1. Consent for Treatment
I, hereby referred to as “the Patient”, voluntarily consent to participate in the Ibogaine therapy monitored by Iboga Wellness Centers. I understand that this therapy involves Ibogaine, a psychoactive substance derived from the Tabernathe iboga plant, used in the treatment of substance dependency, PTSD, depression, anxiety, and for personal growth.
2. Risks and Benefits
I acknowledge that I have been informed about the potential benefits, risks, and side effects associated with Ibogaine therapy, including but not limited to: changes in heart rate, blood pressure, nausea, hallucinations, emotional and psychological revelations, and in rare cases, severe health complications.
3. Pre-Screening and Health Assessment
I confirm that I have undergone a comprehensive pre-screening and health assessment, including an EKG, blood work, and liver panel, conducted by Iboga Wellness Centers’ onsite medical doctor. I have disclosed all relevant medical history, current medications, and substance use to ensure my suitability for Ibogaine therapy.
4. Voluntary Participation
I acknowledge that my participation in this therapy is entirely voluntary and that I have the right to withdraw my consent and discontinue participation at any time.
5. Confidentiality
I understand that my privacy will be respected, and all personal and medical information will be handled in accordance with Iboga Wellness Centers’ privacy policy and applicable laws regarding patient confidentiality.
6. Liability Release
I, the undersigned, formally absolve Iboga Wellness Centers, along with its employees and associated entities, from any claims, liabilities, or damages that may result from my engagement in the Ibogaine therapy program.

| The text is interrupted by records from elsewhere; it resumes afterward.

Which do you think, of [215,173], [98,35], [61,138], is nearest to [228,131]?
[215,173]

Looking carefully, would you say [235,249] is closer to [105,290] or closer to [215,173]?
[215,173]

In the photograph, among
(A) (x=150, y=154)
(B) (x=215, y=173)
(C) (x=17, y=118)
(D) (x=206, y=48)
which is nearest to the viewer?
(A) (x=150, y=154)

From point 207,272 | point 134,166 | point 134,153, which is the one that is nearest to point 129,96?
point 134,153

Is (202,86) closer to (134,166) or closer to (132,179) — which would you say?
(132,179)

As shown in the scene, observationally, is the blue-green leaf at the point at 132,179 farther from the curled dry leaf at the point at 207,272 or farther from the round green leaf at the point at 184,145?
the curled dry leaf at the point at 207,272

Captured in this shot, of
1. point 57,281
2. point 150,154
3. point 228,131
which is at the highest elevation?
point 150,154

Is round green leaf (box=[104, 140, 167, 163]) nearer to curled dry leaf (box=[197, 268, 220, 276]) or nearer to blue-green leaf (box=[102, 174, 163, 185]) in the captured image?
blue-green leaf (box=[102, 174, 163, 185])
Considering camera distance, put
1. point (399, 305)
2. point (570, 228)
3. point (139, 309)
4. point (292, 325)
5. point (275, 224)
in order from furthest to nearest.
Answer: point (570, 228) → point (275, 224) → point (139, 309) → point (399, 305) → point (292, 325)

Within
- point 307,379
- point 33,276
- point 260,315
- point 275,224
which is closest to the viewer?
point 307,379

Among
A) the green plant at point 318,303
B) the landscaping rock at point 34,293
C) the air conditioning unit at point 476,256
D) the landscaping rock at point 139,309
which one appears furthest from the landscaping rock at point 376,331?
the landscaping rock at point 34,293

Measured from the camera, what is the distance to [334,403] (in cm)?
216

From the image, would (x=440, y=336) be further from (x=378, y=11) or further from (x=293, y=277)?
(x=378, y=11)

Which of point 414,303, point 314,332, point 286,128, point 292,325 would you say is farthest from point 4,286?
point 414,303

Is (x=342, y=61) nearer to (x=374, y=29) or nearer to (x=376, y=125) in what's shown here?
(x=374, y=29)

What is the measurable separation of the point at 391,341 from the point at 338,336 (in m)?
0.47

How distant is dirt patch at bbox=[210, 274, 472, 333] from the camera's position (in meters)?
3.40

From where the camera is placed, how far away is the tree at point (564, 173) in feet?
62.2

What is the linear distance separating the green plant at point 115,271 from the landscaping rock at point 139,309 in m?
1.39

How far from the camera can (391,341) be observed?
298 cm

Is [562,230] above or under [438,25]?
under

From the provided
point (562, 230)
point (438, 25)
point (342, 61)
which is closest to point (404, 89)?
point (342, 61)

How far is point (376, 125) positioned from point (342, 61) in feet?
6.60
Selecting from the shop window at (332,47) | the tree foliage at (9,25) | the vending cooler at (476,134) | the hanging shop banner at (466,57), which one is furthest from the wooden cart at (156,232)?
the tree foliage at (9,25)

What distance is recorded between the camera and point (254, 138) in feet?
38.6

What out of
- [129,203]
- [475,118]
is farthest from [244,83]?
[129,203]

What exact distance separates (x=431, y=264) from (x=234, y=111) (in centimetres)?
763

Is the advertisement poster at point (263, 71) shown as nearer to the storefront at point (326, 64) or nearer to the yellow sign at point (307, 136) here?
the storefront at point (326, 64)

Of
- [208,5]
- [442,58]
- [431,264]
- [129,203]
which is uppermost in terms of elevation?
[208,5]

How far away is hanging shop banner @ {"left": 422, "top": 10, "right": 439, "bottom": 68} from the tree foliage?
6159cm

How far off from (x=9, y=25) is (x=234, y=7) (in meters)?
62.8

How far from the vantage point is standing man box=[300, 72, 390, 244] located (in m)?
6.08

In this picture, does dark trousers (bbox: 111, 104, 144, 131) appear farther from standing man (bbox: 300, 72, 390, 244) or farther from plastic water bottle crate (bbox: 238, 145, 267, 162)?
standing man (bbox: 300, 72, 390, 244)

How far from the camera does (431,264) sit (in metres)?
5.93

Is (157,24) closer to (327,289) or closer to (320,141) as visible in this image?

I acknowledge that Iboga Wellness Centers assumes a supplementary role, offering professional and medical support in the event of an emergency.
7. Payment Collection by Iboga Wellness Centers LLC
Iboga Wellness Centers LLC oversees payment collection. We handle fees for all aspects of your stay, including medical supervision, program costs, food, accommodations, and any non-medical expenses related to your visit.
8. Payment Collection by Iboga Wellness Centers LLC
I have read this consent form (or have had it read to me) in its entirety. I have had the opportunity to ask questions, and all my questions have been answered to my satisfaction. I hereby acknowledge my understanding that, during the Ibogaine therapy process, Iboga Wellness Centers’ role is exclusively to monitor participants to ensure their safety. I agree to adhere to all terms and conditions specified in this consent form.